Журнал/«Афропейцы: записки из Черной Европы». Часть первая
ЖурналСториз

«Афропейцы: записки из Черной Европы». Часть первая

 
JeanLucIchard, Shutterstock
    Журнал/«Афропейцы: записки из Черной Европы». Часть первая
    JeanLucIchard, Shutterstock
    Я знал, что во французской столице, как и в Лондоне, темнокожих гораздо больше, чем в других городах Европы, но Париж предстал передо мной абсолютно «черным».

    Джонни Питтс — молодой писатель из Шеффилда, Великобритания, недавно выпустивший новую книгу на острую, неоднозначную тему. «Афропейцы: записки из Черной Европы» — личный взгляд на затемненные реалии европейских стран и их жителей, зачастую остающихся незамеченными. На «Тонкостях» — рассказ о том, как и зачем создавалась эта книга, а еще о Париже, которого мы не знаем.

    «Когда поезд «Евростар» приблизился к Северному вокзалу, я на мгновение откинулся на спинку кресла и стал наблюдать, как пассажиры, еще минуту назад элегантно потягивавшие «Совиньон Блан» и черный кофе, теряют всю свою грацию, неловко толкаются, воюют с чемоданами и выстраиваются в очередь, дабы выбраться на платформу. У них есть семьи, с которыми можно воссоединиться, друзья, с которыми можно встретиться, бизнес и вечеринки — в общем, все то, от чего я собирался отказаться на ближайшие несколько месяцев.

    Полагаю, отсутствие обязательств должно быть приятным чувством, и все же, сидя в одиночестве в салоне «Евростара», пока капли дождя размывали платформу за окнами, а уборщики из Западной Африки — тени, как в «Невидимке» Ральфа Эллисона, — занимали места только что вышедших обеспеченных пассажиров, я испытывал трепет, будто накануне долгого путешествия. Внезапно меня оглушила мысль: передо мной пустое, тревожащее пространство одиночества и неопределенности. Я только что проник в географическую плоскость, где навсегда останусь иностранцем.

    Смогу ли я отыскать какую-либо поддержку своей идее «черной Европы»? Все вдруг показалось абстракцией: кто эти «черные»? Что такое «Европа»?

    Какое-то предчувствие примагничивало меня к креслу, и я сидел еще несколько минут, пока не оказался последним в вагоне, в окружении всего, что оставили мои попутчики: пустых хрустящих пакетов, мини-бутылочек от вина, кофейных отпечатков на столиках. Я усваивал урок замедления, прежде чем уловить новую частоту мегаполиса, ведь у разных реальностей разные темпы.

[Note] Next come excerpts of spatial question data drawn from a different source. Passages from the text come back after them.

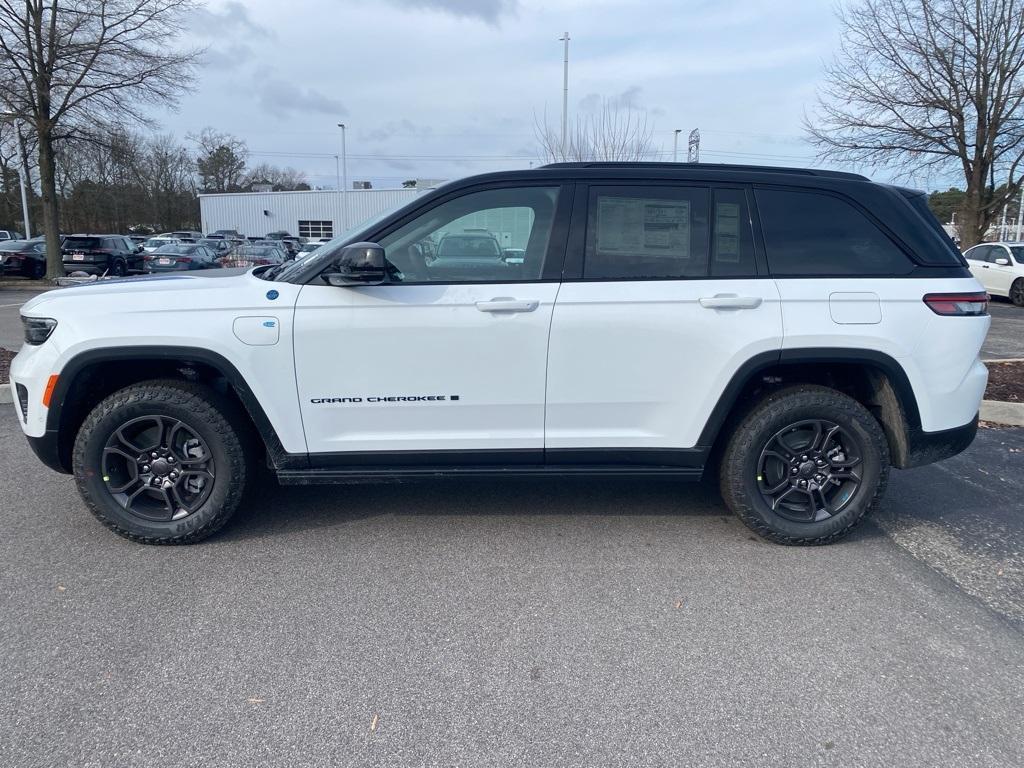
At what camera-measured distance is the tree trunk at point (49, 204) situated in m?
20.6

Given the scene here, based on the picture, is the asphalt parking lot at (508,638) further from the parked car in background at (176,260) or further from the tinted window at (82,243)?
the tinted window at (82,243)

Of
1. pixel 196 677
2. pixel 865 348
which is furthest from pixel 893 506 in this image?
pixel 196 677

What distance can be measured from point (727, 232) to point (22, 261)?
26340mm

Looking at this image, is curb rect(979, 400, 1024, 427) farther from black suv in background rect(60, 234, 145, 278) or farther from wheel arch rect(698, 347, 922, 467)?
black suv in background rect(60, 234, 145, 278)

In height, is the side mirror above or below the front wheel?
above

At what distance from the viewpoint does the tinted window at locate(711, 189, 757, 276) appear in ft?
12.6

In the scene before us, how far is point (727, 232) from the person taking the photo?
3.87m

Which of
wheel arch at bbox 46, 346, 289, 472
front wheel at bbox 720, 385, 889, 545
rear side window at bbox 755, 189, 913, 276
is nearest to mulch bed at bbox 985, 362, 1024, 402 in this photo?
front wheel at bbox 720, 385, 889, 545

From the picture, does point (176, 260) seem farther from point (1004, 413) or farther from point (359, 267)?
point (1004, 413)

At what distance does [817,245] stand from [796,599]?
177 cm

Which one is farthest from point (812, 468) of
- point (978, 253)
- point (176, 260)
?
point (176, 260)

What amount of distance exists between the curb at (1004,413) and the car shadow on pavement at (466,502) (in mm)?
2973

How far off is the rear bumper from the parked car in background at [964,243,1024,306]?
16732 mm

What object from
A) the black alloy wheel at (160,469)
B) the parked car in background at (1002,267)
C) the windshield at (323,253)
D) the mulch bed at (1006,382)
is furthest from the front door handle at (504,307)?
the parked car in background at (1002,267)
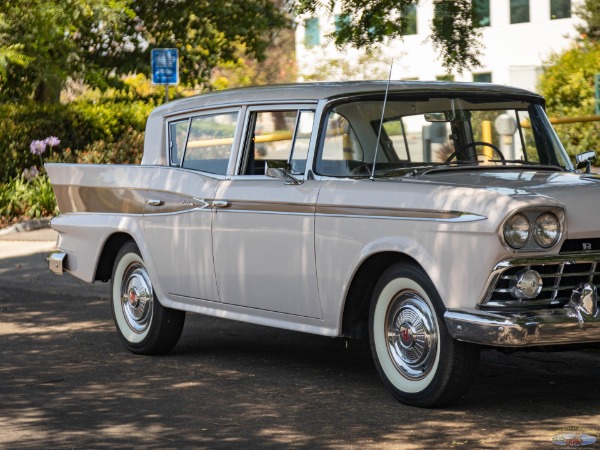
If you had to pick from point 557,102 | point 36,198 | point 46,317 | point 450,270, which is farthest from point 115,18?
point 450,270

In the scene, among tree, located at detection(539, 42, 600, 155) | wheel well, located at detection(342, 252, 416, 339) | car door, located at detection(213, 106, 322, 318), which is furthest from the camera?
tree, located at detection(539, 42, 600, 155)

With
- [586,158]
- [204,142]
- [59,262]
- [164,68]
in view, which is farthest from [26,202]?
[586,158]

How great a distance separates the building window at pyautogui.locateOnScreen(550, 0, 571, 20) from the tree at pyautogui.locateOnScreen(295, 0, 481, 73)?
31.2 metres

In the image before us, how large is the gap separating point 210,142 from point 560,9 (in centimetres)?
3523

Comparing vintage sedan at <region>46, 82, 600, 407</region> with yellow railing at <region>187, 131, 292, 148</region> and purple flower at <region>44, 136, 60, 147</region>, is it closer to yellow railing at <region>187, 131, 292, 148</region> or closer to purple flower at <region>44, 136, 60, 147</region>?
yellow railing at <region>187, 131, 292, 148</region>

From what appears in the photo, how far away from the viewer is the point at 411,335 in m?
7.17

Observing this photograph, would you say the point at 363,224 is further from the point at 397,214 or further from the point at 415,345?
the point at 415,345

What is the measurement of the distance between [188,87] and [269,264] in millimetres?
20780

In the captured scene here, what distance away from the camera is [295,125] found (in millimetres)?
8133

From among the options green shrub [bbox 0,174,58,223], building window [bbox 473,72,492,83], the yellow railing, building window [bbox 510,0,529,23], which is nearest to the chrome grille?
the yellow railing

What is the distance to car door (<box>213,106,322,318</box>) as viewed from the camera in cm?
778

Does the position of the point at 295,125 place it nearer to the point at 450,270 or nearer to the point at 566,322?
the point at 450,270

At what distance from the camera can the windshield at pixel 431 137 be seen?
25.7ft

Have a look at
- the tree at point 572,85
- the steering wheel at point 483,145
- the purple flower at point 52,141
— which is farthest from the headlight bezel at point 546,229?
the tree at point 572,85
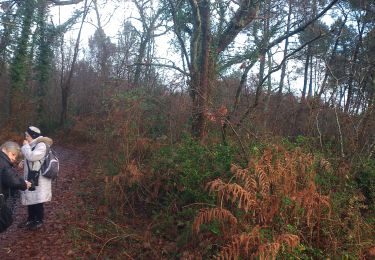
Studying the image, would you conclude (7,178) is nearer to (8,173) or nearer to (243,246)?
(8,173)

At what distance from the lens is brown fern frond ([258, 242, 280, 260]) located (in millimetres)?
4867

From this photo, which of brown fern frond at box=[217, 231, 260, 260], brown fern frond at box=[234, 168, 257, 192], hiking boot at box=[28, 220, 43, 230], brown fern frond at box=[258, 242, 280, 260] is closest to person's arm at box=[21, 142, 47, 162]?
hiking boot at box=[28, 220, 43, 230]

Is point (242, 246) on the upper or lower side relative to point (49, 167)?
lower

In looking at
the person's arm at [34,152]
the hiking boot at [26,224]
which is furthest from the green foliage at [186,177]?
the person's arm at [34,152]

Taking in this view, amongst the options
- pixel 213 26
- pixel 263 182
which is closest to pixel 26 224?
pixel 263 182

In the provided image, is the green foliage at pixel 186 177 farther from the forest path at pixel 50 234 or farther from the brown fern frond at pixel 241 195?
the forest path at pixel 50 234

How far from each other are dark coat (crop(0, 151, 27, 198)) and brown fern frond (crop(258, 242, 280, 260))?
10.8 feet

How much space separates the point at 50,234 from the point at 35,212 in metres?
0.49

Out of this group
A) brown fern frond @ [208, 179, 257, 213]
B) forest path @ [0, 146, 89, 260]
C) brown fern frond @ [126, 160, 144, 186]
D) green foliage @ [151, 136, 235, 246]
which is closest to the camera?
brown fern frond @ [208, 179, 257, 213]

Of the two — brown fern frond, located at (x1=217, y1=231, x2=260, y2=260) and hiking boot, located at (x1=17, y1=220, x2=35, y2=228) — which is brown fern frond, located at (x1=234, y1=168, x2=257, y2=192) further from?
hiking boot, located at (x1=17, y1=220, x2=35, y2=228)

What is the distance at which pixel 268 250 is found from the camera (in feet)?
16.2

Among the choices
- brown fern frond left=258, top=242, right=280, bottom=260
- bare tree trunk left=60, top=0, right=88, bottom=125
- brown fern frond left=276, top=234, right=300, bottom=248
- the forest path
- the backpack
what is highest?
bare tree trunk left=60, top=0, right=88, bottom=125

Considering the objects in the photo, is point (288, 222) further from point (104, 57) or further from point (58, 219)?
point (104, 57)

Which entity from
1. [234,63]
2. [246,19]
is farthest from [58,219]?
[246,19]
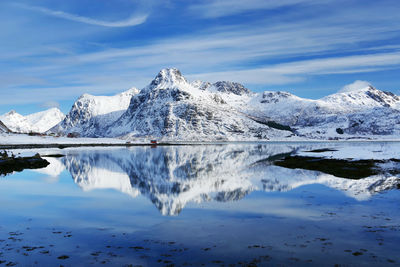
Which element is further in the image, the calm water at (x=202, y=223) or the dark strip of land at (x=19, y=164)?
A: the dark strip of land at (x=19, y=164)

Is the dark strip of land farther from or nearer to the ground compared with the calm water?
farther from the ground

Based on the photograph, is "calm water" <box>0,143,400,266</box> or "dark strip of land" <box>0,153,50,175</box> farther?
"dark strip of land" <box>0,153,50,175</box>

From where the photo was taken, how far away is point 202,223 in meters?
20.3

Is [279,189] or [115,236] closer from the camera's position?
[115,236]

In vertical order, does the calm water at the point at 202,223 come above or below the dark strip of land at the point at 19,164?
below

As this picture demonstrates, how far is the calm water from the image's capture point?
14.7 metres

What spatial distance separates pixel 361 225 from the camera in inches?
752

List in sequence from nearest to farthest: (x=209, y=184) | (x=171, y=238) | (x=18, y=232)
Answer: (x=171, y=238) < (x=18, y=232) < (x=209, y=184)

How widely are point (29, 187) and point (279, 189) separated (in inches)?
963

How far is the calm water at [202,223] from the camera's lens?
14.7 metres

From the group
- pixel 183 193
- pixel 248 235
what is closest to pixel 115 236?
pixel 248 235

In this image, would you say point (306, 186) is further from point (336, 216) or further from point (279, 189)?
point (336, 216)

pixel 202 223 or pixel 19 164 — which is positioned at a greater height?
pixel 19 164

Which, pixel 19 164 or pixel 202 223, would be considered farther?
pixel 19 164
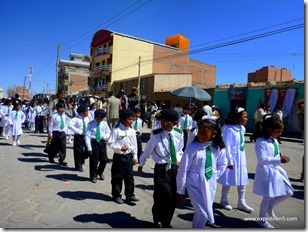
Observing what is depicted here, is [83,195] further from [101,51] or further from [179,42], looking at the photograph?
[179,42]

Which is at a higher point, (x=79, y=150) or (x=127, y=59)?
(x=127, y=59)

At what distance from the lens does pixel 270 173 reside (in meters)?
3.83

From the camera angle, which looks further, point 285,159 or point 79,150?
point 79,150

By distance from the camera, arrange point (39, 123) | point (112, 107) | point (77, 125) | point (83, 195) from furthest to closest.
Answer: point (39, 123) < point (112, 107) < point (77, 125) < point (83, 195)

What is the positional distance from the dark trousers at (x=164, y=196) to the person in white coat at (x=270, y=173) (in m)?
1.18

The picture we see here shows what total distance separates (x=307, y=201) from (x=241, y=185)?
0.96m

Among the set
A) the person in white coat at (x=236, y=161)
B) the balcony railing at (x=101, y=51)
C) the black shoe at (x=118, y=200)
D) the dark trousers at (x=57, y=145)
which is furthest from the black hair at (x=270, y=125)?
the balcony railing at (x=101, y=51)

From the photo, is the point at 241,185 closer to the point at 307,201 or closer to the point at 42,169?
the point at 307,201

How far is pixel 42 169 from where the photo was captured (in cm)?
671

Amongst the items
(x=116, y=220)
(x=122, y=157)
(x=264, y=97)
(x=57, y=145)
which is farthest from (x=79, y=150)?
(x=264, y=97)

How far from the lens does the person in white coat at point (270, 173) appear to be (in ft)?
12.4

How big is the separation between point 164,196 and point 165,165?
392mm

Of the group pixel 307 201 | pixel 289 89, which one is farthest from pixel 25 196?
pixel 289 89

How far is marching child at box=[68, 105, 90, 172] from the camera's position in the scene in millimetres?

    Темнокожие рабочие чаще всего занимают в Европе крайне ограниченную территорию: уборщики, таксисты, носильщики, охранники, продавцы билетов, вышибалы в ночных клубах, они везде и нигде. Разумеется, я и раньше знал об этом мире; в прошлом я даже был его частью, но никогда еще не воспринимал его как мираж, сквозь который белая Европа шагает беспечно, даже не глядя.

    Я заметил, как двое мужчин из Сенегала шутят между собой на креольском французском, извлекая максимум из банальной уборки и подготовки вагона к нашествию очередной толпы пассажиров, преимущественно белых. Эту работу не назовешь завидной, и именно она стала для меня символом динамики власти между африканцами и европейцами — динамики, которая не менялась веками.

    Что бы ни предлагали европейские страны, темнокожие люди по-прежнему чистят туалеты для светлокожих, меняют для них простыни, охраняют их здания и подметают их полы.

    Темнокожих по-прежнему обвиняют в «краже» рабочих мест (которые никому больше не нужны) и одновременно в том, что они — ленивые халявщики. Эти две диаметрально противоположные идеи могут уживаться в воображении, в новостях, в прессе правого толка, но никто еще не подтвердил их сосуществования в повседневной реальности, так что все эти жизни и судьбы остаются невидимками во плоти.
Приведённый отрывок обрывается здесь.